The Ever-Present Challenges of Group Work

I have written previously about how group work is both great for students and difficult to do well. Today I had a conversation with a student and faculty member that reinforced these ideas again.

Prof. X, a faculty member that that I know, is trying to incorporate more small group work in an upper division mathematics class. Through a set of circumstances that are too complicated to explain here, today I happened to talk to Student S who is in Prof. X’s class. Student S shared some difficult moments that she experienced in the class recently.

(1) In one situation, Student S said that she was in a group of four students. The students were asked to answer questions on the back of a worksheet, which involved parsing some definitions on the front of the worksheet. Three of the students chose to forge ahead on the questions without reading the definitions first, referring to them when they needed them. She wanted to read the definitions first and understand them before moving on. They left her behind and she basically worked on the assignment by herself.

····················

GOAL A
Answer these questions about the group work post:
(i) What kind of class is Prof. X trying to bring more small group work into?
(ii) How many students were in the group that Student S described?
(iii) On which side of the worksheet were the definitions?

DATASET EXTRACT
····················

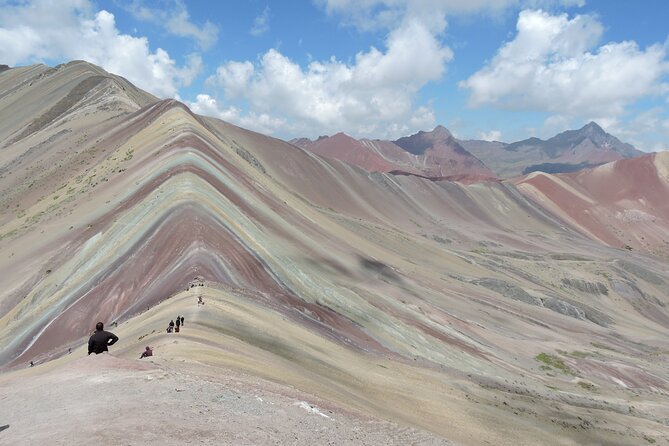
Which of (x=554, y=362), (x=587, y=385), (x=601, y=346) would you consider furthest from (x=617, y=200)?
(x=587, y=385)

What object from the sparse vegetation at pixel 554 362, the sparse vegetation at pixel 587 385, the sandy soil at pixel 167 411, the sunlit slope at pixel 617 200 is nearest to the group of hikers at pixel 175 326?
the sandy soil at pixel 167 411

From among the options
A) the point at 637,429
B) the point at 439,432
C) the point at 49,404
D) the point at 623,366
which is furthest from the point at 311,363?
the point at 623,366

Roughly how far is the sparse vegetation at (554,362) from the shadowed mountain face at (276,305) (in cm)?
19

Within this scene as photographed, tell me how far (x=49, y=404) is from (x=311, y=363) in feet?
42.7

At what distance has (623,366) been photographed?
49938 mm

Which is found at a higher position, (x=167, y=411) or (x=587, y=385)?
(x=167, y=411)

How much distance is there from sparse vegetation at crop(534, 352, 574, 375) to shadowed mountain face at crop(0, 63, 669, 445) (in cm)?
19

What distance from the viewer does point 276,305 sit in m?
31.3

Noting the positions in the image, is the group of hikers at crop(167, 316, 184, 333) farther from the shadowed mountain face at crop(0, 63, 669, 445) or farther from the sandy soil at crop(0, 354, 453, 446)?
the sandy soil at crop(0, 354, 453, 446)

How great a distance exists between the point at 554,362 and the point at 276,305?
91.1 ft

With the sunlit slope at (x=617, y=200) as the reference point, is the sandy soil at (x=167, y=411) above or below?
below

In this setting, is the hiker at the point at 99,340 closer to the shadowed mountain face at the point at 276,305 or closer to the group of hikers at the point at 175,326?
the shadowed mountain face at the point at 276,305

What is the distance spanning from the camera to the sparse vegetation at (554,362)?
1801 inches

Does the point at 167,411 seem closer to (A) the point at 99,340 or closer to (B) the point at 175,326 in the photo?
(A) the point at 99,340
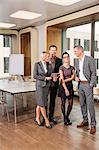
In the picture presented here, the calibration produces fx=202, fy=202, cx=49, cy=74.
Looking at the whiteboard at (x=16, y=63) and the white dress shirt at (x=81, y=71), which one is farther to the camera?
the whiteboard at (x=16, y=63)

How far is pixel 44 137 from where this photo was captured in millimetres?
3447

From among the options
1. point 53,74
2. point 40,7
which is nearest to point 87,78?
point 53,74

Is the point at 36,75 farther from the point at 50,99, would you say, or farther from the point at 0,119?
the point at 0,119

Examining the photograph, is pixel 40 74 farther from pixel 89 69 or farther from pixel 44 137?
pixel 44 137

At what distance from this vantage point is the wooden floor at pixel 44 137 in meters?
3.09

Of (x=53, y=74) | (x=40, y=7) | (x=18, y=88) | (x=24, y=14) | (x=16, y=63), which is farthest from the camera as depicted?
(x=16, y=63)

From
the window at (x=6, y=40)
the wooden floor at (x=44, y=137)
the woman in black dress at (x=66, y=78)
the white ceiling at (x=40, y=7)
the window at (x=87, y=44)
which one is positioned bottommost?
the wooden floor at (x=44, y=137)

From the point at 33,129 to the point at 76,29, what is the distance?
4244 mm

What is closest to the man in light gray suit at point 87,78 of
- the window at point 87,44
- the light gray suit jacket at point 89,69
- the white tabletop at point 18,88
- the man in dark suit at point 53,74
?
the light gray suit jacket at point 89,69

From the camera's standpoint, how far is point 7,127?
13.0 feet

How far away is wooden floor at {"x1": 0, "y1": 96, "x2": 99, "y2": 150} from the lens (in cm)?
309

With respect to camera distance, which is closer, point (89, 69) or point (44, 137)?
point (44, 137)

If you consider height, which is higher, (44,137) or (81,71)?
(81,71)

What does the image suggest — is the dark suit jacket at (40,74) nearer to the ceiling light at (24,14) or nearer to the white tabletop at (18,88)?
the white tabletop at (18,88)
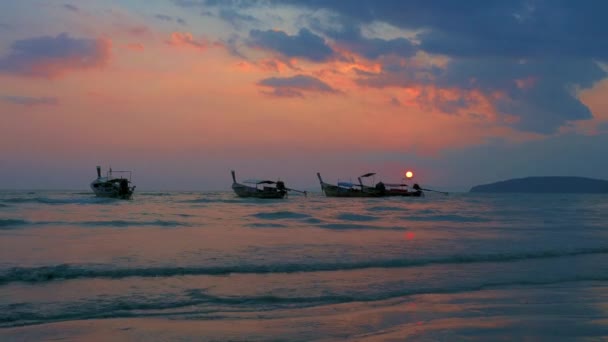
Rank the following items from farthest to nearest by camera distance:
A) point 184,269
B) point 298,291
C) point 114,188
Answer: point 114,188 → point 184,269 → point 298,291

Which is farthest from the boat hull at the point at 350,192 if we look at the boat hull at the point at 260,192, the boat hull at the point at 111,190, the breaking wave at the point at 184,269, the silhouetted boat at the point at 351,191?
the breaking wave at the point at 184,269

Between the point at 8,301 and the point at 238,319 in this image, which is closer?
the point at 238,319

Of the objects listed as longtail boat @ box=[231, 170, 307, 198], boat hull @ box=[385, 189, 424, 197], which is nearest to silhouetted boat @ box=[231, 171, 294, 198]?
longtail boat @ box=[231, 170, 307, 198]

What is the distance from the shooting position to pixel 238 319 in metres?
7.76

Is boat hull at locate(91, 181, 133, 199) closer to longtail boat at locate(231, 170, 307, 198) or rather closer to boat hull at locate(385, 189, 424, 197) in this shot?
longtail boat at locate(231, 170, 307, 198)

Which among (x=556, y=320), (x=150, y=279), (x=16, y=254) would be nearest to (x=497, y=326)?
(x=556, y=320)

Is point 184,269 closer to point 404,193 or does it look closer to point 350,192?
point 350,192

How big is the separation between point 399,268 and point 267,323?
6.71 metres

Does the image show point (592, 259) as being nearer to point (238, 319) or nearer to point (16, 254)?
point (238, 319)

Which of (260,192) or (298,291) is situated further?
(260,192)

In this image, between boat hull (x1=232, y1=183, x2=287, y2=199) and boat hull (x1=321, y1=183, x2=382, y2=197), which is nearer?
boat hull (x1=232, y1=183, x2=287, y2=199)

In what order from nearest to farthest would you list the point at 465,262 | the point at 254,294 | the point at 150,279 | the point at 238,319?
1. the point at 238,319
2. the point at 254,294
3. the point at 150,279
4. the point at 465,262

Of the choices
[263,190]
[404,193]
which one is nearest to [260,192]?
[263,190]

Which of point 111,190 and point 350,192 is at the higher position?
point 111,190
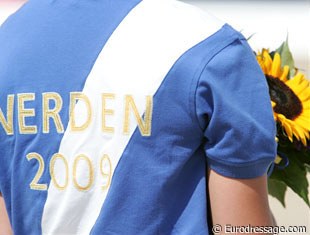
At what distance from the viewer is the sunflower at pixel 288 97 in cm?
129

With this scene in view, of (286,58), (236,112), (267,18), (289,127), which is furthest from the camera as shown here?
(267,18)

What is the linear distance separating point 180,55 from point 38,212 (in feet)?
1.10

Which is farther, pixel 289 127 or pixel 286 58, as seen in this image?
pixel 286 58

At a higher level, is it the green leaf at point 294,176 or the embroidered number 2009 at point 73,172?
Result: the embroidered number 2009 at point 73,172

····················

GOAL B
Write out the entries from the line that contains "With this scene" through the end of the entries as a JSON list of strings, one string per line, with blank lines left out.

EXERCISE RESPONSE A
(i) An upper division mathematics class.
(ii) Four.
(iii) The front.

EXERCISE RESPONSE B
[
  "With this scene in view, of (286,58), (236,112), (267,18), (289,127), which is furthest from the camera as shown here?",
  "(267,18)",
  "What is the linear distance separating point 180,55 from point 38,212 (in feet)?",
  "1.10",
  "Which is farther, pixel 289 127 or pixel 286 58, as seen in this image?",
  "pixel 286 58",
  "At a higher level, is it the green leaf at point 294,176 or the embroidered number 2009 at point 73,172?",
  "Result: the embroidered number 2009 at point 73,172"
]